As I said before, any help you can offer on understanding the hardware requirements for each of these applications or on the practicalities of implementing a solution would be much appreciated. I've never really undertaken a project of this kind before, at least from the hardware perspective. Constructive advice favoured over remarks on how blatantly foolish this might be, I'm prepared to tinker on a home set-up before looking to implement anything of the kind at work.
Cheers!
TL;DR: Looking to set up a relatively low-bandwidth NAS and/or web server for potential home & office applications. Requesting advice/information on system hardware requirements. Thanks!
Re: NAS & Web-Server Hardware
N54l is the cheapest you'll get a reasonably capable chassis for, can take four drives. Mine is more than capable of a sustained 35mbps transfer (saturates the wifi) and would probably go faster if I had anything other than a printer wired to it. They do have some limitations, not least that they're quite loud, however mine has been sat with nothing more than a couple of reboots for about 3.5years doing exactly what you describe + xbmc.
Re: NAS & Web-Server Hardware
You don't need particularly high end hardware for home use. What you might need are plenty of SATA ports if you think you will need a lot of storage.
So pretty much any desktop computer, a Linux distro, Samba for file sharing, and if you want to look at web based applications, Apache Web server. Job done - in a nutshell! You can add a mail server (Postfix is pretty good) and an IMAP_ or POP3 server (Dovecot) and the rest is up t your imagination. If you want resilience, you can RAId two or more hard drives with MDADM - just use two in RAID 1 to give mirroring.

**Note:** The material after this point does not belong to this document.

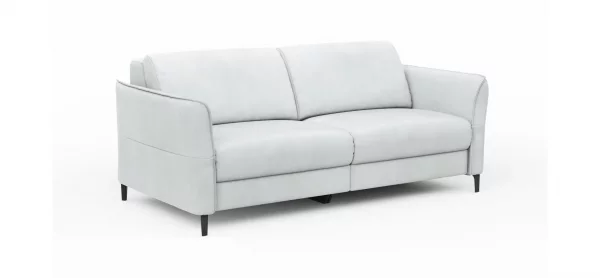 Sofa Mendoza - 2,5-Sitzer, Relaxfunktion (motorisch), Armlehne verstellbar, Leder, Eisblau – Bild 8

The software won't cost you anything - how much you spend on hardware is down to your budget, but you can do it pretty cheaply if you are experimenting.

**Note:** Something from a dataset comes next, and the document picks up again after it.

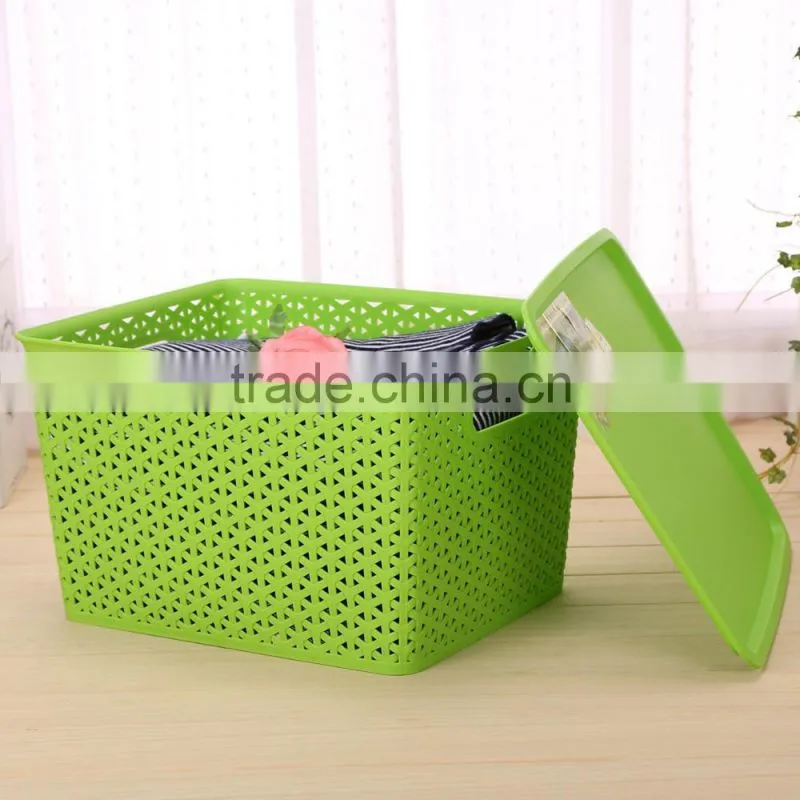 N518 House Hold Plastic Storage Box Big Storage Organizer Home Storage Basket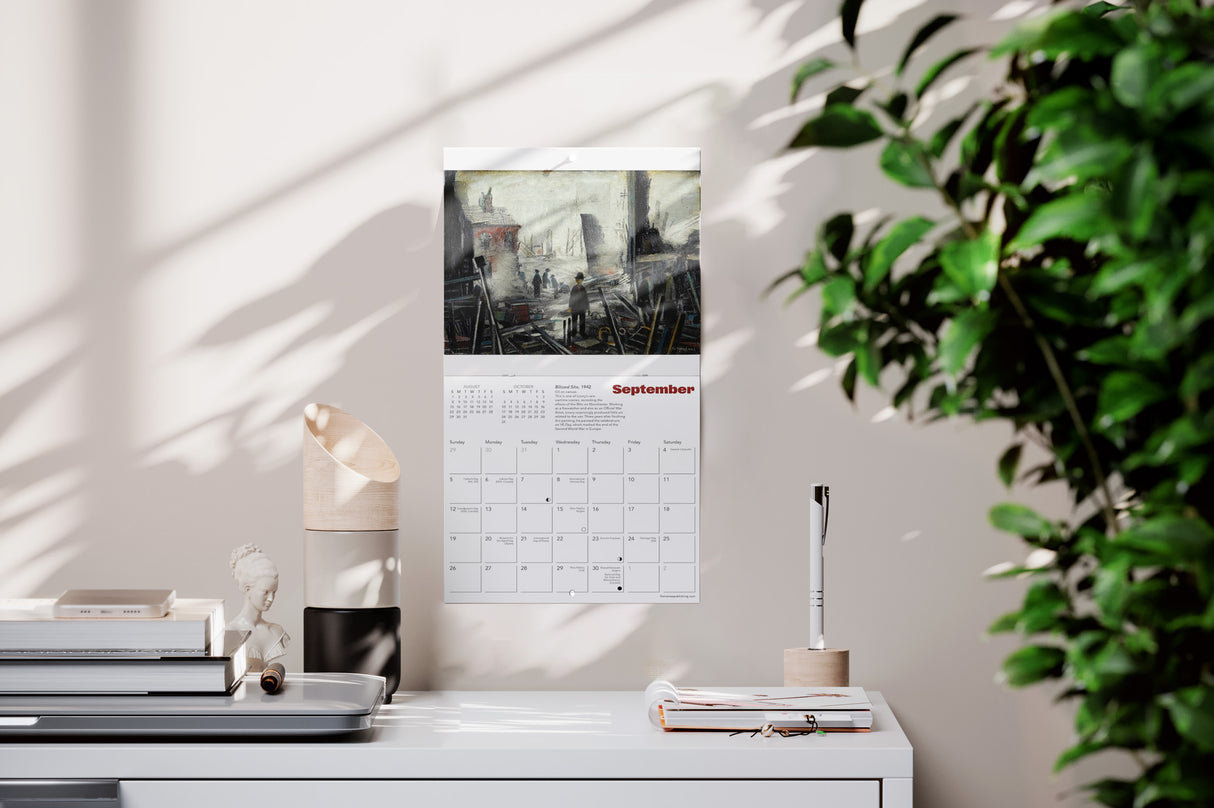 LS Lowry 2027 Mini Wall Calendar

I have much the same setup here running on a mini-itx board with a 1.2Ghz processor.
Re: NAS & Web-Server Hardware
Thanks very much guys, got some old hardware I should be able to recycle so I'll focus funds on HDDs, experiment from there and see how I get on. Appreciate the help & advice!

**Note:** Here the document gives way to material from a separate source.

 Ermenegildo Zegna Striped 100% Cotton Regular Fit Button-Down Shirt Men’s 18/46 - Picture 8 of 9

Re: NAS & Web-Server Hardware
Is your web server hosting content for internal access only or for public access?
I would keep them separate if it is for public access. In fact a separate network (DMZ) would be recommended for public facing web sites.
Re: NAS & Web-Server Hardware
Quote:
Originally Posted by
ChaosSystem
Is your web server hosting content for internal access only or for public access?
I would keep them separate if it is for public access. In fact a separate network (DMZ) would be recommended for public facing web sites.
The web server would host one or two public-facing static websites, which I would probably configure to run off a single partition to which the web daemons have access. Webmail is something else I'd have to consider carefully.
Separate to that, I'd be planning on serving content across the LAN from a RAID - with access to the RAID restricted to root and either a few named users or a specific user group. Would this achieve enough of a 'DMZ' or is it really worth setting up a separate network for internal data? Surely that level of isolation would also call for setting up a second (entirely independent) server?
Re: NAS & Web-Server Hardware
I guess it depends on how sensitive your corporate data is. I like to keep a well defined line between LAN and WAN/Public servers. For the price of the N54L I don't see why you cannot have 2 servers :)
Also look at the point of maintenance. If you have to take your web server down, should it affect your NAS?
Re: NAS & Web-Server Hardware
All good points; thanks very much for the advice.